Meat Loaf, the heavyweight rock superstar loved by millions for his “Bat Out of Hell” album and for such theatrical, dark-hearted anthems as “Paradise by the Dashboard Light,” “Two Out of Three Ain’t Bad” and “I’d Do Anything for Love (But I Won’t Do That),” has died. He was 74.

The singer-songwriter-actor, born Marvin Lee Aday, died Thursday, according to a family statement on his Facebook page. In addition, CBS news confirmed his death with his longtime agent, Michael Greene.

“Our hearts are broken to announce that the incomparable Meat Loaf passed away tonight,” the statement said.

“His amazing career spanned six decades that saw him sell over 100 million albums worldwide and star in over 65 movies, including ‘Fight Club,’ ‘Focus,’ ‘Rocky Horror Picture Show’ and ‘Wayne’s World.'”

“‘Bat Out of Hell’ remains one of the top 10 selling albums of all time.”

“We know how much he meant to so many of you and we truly appreciate all of the love and support as we move through this time of grief in losing such an inspiring artist and beautiful man,” the statement continues. … “From his heart to your souls…don’t ever stop rocking!”

No cause or other details were given, but Aday had numerous health scares over the years.

“Bat Out of Hell,” his mega-selling collaboration with songwriter Jim Steinman and producer Todd Rundgren, came out in 1977 and made him one of the most recognizable performers in rock.

Fans fell hard for the roaring vocals of the long-haired, 250-plus pound singer and for the comic non-romance of the title track as well as “You Took The Words Right Out of My Mouth,” “Two Out of Three Ain’t Bad” and “Paradise By the Dashboard Light.”

After a slow start and mixed reviews, “Bat Out of a Hell” became one of the top-selling albums in history, with worldwide sales of more than 40 million copies.

Meat Loaf wasn’t a consistent hit maker, especially after falling out for years with Steinman. But he maintained close ties with his fans through his manic live shows, social media and his many television, radio and film appearances, including “Fight Club” and cameos on “Glee” and “South Park.”

Friends and fans reacted to the death on social media.

“I hope paradise is as you remember it from the dashboard light, Meat Loaf,” actor Stephen Fry said on Twitter. “Had a fun time performing a sketch with him on Saturday Live way back in the last century. He had the quality of being simultaneously frightening and cuddly.”
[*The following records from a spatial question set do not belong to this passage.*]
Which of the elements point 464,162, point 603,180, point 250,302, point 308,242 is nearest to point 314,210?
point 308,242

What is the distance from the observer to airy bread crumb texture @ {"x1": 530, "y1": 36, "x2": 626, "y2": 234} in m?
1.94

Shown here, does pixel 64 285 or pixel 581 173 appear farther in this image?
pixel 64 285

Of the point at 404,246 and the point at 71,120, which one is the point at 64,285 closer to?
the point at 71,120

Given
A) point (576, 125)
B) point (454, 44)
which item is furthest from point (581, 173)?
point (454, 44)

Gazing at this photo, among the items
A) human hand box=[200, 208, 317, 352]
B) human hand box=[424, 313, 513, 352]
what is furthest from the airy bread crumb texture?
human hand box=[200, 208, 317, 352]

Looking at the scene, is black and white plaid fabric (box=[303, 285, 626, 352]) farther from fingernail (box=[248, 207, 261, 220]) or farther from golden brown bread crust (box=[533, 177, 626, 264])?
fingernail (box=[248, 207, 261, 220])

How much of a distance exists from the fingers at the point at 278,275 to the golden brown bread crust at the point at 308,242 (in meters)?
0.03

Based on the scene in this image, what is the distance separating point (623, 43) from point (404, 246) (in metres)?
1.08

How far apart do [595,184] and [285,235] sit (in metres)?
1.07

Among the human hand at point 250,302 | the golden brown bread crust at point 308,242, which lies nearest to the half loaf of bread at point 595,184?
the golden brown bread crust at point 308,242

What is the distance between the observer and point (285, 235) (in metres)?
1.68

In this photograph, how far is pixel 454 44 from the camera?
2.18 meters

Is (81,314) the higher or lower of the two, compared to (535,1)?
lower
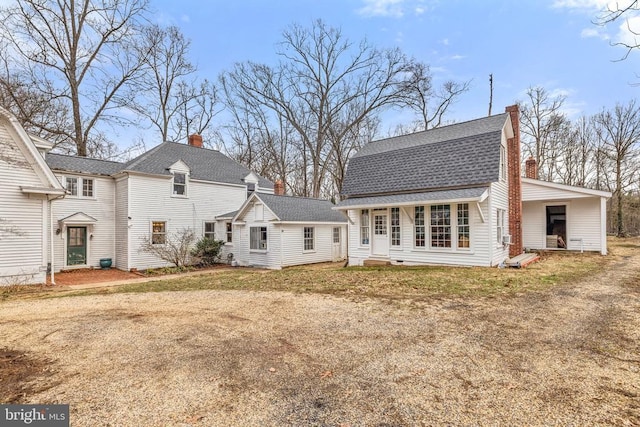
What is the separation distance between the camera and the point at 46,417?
2934 mm

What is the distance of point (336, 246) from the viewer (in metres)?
19.6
According to the Reuters news service, British producer Pete Waterman said, “It was his voice – you knew what you got with Meat Loaf. It was 100 per cent of everything.”

Meat Loaf’s biggest musical success after “Bat Out of Hell” was “Bat Out of Hell II: Back into Hell,” a 1993 reunion with Steinman that sold more than 15 million copies and featured the Grammy-winning single “I’d Do Anything for Love (But I Won’t Do That).”

Steinman died in April.

A native of Dallas, Aday was the son of a school teacher who raised him on her own after divorcing his alcoholic father, a police officer.

He was still a teenager when his mother died and when he acquired the nickname Meat Loaf, the alleged origins of which range from his weight to a favorite recipe of his mother’s.

He is survived by Deborah Gillespie, his wife since 2007, and by daughters Pearl and Amanda Aday.